L’exode massif ne se limite pas à ces centres spécifiques. Des images diffusées par l’agence de presse Hankuk Ilbo montrent des travailleurs chinois et coréens transportant leurs effets personnels, prêts à déménager vers une nouvelle destination. Les experts craignent que ce déplacement ne marque pas la fin des activités criminelles, mais plutôt un changement de stratégie.
Selon ces experts, les groupes criminels pourraient se relocaliser vers des zones frontalières, comme Poipet, ou vers d’autres pays, notamment le Myanmar, la Thaïlande et le Vietnam. Cette migration pourrait également impliquer le déplacement des victimes, augmentant ainsi les difficultés pour les autorités à les secourir.
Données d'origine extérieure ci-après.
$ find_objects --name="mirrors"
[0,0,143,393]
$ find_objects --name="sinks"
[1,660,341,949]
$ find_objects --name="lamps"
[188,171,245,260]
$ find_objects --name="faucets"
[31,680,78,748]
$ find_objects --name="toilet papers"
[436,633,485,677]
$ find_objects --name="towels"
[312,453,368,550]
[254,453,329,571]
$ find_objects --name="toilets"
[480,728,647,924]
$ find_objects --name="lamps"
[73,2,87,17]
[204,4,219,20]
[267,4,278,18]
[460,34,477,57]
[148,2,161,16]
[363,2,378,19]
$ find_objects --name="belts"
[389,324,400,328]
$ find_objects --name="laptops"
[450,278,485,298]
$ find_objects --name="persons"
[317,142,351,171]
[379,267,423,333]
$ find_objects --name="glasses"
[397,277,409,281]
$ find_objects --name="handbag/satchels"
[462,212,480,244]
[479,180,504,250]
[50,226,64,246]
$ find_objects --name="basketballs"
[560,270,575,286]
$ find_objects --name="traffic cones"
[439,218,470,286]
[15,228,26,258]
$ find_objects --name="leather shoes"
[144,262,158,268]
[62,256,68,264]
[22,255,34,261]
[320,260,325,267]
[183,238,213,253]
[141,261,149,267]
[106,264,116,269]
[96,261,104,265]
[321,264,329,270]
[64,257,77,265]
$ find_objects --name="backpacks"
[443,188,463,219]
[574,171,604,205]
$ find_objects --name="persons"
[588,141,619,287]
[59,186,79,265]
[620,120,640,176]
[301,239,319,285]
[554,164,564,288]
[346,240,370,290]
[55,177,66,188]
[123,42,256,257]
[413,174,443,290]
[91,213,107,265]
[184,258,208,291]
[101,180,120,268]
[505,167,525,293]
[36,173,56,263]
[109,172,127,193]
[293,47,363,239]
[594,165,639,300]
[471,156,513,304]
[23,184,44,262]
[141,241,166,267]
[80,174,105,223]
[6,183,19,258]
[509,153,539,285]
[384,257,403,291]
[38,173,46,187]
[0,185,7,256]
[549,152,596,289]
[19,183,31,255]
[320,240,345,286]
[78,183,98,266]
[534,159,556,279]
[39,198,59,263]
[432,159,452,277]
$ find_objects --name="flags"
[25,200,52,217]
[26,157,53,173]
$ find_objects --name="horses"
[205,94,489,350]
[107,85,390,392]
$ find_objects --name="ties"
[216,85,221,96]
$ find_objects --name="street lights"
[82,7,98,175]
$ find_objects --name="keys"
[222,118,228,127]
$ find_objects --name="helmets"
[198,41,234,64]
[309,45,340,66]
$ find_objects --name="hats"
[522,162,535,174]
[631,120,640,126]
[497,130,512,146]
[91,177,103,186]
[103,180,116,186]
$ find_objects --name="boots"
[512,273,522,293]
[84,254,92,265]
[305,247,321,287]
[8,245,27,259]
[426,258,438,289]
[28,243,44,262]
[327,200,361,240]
« Plus le gouvernement est lent, plus ces groupes peuvent se cacher, et plus il sera difficile d’aider les victimes. »
Un activiste (nom non divulgué)
Ok Hae-sil, vice-présidente de l’Association coréenne au Cambodge, qui aide les victimes depuis trois ans, a souligné l’urgence de la situation :
« Il y a des rumeurs selon lesquelles certains groupes se seraient déplacés vers le Myanmar, la Thaïlande ou le Vietnam. Dans ce cas, les victimes coréennes pourraient être emmenées avec eux. »
Ok Hae-sil, vice-présidente de l’Association coréenne au Cambodge
Elle insiste sur le fait que chaque jour compte pour retrouver les victimes avant qu’elles ne disparaissent complètement.